La maravillosa fotografía de Joseph H. August, de un expresivo y contrastado blanco y negro, “ilumina” una narración cuya inolvidable resolución “romántica”, literalmente la plasmación de un sturm und drang, durante la secuencia del faro y el vendaval, es ilustrada por medio de unos virados a color. El realizador William Dieterle (1893-1972), saca un excelente partido al material, por ejemplo cuando las figuras de Eben y Jennie se nos muestran oscurecidas en el parque mientras caminan (o a contraluz, cuando la chica hace su primera aparición). En otro momento “expresivo”, en la salita de Miss. Spinney, observamos a los patinadores del Central Park por la ventana, mientras el pintor, en continuada fase de sinceridad “consigo mismo”, rememora su infancia.

Igualmente, debemos hacer mención al extraordinario momento en que la Madre María (Lillian Gish), lee a Adams una de las cartas de Jennie. Y tampoco resulta baladí el guiño a Walt Disney, es decir, a la imaginación, por medio del cartoon que se proyecta en un cine. Además, los arreglos musicales de Dimitri Tiomkin, en base a la envolvente y ensoñadora música de Claude Debussy, proporcionan otro momento realmente extraordinario, en el que el sonido se va diluyendo durante un concierto a causa de la abstracción de Eben Adams.
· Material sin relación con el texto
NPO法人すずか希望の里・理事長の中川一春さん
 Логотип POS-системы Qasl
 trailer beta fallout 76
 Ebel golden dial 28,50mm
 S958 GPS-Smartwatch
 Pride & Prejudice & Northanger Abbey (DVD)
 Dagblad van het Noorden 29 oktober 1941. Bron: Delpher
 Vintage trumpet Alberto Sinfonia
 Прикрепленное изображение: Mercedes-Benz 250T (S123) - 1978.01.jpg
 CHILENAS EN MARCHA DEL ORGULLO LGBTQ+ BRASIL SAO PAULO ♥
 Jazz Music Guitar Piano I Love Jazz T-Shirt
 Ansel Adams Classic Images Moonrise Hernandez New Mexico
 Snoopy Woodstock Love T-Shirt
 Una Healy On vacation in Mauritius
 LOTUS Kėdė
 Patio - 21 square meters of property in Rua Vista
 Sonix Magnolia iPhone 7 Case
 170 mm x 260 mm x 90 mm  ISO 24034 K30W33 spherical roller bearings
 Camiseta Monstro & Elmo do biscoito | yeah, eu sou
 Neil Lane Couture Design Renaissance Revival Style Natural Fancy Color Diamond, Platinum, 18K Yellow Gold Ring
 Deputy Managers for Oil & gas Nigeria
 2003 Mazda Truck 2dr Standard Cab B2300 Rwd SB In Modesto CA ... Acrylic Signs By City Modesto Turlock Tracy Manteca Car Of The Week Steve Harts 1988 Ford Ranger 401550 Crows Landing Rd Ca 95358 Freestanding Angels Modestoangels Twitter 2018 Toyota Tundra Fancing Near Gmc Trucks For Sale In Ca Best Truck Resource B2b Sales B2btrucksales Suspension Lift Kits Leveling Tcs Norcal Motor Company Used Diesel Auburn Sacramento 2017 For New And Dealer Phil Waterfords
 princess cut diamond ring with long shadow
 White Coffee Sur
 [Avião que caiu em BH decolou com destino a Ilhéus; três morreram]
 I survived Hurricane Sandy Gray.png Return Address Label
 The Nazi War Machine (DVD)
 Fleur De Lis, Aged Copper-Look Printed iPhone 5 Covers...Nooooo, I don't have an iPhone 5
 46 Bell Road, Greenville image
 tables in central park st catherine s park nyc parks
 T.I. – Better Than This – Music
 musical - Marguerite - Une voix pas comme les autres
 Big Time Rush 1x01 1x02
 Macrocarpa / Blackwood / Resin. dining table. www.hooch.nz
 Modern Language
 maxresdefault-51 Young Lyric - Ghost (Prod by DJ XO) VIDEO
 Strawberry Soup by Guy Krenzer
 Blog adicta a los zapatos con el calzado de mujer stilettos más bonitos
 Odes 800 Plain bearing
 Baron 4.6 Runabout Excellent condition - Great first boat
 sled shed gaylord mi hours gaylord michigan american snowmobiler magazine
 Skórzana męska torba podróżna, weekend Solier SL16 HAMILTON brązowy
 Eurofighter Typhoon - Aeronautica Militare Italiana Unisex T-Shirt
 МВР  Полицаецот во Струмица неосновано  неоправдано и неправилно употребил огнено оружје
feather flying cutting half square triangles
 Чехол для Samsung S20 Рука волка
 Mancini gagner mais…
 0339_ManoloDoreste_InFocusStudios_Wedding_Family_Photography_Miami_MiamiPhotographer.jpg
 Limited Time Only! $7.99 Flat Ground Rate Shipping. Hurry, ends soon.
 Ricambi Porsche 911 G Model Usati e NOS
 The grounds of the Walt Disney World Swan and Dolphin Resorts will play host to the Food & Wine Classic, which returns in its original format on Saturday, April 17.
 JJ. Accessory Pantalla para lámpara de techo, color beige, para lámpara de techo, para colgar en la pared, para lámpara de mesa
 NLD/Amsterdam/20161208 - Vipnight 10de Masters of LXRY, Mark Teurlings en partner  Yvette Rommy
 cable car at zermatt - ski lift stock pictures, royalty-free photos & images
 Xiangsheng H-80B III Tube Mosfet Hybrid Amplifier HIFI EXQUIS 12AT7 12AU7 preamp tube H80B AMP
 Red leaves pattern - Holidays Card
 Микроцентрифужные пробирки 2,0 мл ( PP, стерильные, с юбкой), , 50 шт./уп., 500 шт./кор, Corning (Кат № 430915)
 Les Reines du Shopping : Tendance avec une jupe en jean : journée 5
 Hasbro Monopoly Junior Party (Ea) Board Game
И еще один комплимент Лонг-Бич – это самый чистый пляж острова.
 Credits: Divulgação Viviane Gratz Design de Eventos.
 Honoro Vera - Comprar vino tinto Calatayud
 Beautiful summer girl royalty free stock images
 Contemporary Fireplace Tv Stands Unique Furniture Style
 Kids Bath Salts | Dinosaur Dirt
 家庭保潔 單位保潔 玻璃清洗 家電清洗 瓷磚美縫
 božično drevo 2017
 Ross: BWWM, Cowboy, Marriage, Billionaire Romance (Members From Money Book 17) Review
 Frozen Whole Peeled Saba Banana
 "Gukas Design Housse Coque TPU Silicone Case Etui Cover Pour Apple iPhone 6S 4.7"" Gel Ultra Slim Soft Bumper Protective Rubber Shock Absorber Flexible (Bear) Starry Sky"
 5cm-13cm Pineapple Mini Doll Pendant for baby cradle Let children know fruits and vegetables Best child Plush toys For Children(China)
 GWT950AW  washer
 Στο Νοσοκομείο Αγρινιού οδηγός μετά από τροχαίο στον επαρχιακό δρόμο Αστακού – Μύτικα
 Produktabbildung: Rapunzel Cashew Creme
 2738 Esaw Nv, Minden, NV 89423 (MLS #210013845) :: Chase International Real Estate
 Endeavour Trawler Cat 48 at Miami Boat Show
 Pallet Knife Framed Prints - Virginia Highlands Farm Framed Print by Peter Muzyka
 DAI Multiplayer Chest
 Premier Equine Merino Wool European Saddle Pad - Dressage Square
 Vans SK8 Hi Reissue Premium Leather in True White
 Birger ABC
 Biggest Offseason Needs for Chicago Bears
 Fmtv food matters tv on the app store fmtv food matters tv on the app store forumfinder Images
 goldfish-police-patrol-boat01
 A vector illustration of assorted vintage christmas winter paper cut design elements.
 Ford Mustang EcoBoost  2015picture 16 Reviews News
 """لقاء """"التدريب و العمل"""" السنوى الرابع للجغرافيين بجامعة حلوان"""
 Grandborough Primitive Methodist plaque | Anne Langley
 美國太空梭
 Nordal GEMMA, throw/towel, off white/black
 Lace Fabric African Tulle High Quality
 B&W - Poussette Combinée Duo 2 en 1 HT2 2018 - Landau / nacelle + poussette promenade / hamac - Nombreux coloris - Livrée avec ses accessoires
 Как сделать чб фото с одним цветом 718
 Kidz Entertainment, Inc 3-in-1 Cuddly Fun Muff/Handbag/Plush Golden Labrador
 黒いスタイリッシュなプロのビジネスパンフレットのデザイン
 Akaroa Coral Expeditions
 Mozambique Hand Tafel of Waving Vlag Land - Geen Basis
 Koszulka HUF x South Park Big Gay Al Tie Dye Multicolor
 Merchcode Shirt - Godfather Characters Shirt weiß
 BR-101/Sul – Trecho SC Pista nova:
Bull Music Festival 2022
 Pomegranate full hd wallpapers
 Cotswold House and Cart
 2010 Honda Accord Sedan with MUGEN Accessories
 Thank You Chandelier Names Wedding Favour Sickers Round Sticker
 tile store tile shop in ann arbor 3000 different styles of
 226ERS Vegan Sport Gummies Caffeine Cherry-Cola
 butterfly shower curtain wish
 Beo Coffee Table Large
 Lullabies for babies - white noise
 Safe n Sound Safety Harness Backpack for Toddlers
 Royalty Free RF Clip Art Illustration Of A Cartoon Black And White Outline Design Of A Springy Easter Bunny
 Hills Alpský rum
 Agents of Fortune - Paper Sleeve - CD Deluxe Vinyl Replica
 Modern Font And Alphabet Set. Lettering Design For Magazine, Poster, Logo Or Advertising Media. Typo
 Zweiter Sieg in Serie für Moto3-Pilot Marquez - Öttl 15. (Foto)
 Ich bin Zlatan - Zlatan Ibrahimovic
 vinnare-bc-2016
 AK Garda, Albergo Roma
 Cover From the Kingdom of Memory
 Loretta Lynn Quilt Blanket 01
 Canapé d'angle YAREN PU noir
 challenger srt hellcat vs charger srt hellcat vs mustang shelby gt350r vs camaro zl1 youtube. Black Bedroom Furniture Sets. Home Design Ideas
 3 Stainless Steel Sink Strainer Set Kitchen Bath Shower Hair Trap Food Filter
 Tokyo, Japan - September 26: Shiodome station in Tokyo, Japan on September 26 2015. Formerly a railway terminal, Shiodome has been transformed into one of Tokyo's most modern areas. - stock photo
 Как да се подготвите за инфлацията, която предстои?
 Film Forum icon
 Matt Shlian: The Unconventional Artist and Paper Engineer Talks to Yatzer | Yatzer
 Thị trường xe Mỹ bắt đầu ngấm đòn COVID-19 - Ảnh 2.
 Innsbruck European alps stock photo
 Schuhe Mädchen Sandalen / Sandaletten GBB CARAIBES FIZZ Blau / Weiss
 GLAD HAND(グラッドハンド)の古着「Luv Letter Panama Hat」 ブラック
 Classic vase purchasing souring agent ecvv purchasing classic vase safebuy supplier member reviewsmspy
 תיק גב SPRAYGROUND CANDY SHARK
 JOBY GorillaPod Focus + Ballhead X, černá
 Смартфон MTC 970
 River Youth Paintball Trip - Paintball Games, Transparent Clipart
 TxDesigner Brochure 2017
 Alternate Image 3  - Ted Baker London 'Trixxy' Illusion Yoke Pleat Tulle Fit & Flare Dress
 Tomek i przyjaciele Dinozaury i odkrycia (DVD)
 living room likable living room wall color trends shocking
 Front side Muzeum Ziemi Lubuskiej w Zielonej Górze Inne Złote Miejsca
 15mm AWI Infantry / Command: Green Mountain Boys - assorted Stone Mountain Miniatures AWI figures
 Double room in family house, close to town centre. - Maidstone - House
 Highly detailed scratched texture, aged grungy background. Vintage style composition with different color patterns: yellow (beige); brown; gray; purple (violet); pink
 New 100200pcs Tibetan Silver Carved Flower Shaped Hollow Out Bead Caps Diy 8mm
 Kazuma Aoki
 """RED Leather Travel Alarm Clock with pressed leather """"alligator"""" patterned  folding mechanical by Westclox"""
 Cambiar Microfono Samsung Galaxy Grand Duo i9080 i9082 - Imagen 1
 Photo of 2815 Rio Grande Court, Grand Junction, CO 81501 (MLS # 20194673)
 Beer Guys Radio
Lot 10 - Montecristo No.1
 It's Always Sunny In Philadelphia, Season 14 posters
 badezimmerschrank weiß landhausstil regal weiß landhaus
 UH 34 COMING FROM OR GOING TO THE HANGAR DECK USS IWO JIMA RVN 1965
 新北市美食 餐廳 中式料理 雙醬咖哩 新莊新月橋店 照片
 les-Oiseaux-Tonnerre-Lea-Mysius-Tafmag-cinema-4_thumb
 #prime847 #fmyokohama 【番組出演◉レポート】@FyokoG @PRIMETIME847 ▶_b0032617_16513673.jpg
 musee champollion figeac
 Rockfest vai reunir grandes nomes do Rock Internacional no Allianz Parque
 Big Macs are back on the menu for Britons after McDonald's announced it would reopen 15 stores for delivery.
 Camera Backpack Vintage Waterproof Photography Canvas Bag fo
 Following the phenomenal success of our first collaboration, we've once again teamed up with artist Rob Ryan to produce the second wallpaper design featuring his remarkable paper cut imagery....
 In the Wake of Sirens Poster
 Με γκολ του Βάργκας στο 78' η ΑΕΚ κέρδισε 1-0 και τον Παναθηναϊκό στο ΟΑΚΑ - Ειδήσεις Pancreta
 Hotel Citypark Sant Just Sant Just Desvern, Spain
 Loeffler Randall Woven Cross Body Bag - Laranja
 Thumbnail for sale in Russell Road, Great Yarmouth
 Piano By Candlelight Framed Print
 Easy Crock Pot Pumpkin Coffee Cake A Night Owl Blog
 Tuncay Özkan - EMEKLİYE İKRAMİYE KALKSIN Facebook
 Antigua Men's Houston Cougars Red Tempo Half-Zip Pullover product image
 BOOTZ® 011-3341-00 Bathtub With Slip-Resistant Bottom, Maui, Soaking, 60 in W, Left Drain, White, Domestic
Así pues, ¿y si la persona con la que mejor podríamos compenetrarnos, o a la que podríamos amar más, resulta que vivió hace años -o lo hará en el futuro-? ¿Y si por una mágica posibilidad pudiéramos ponernos en contacto con esa persona? En la película de William Dieterle, la afinidad logra una unión tan poderosa, que es incluso capaz de superponerse al propio paso del tiempo. Tanto Eben y Jennie, como personas, como el creador y su obra, permanecerán unidos para siempre.

Sin duda, Jennie es una obra maestra, y solo me resta decir que será muy grato poder tener la ocasión de leer el original de Robert Nathan algún día.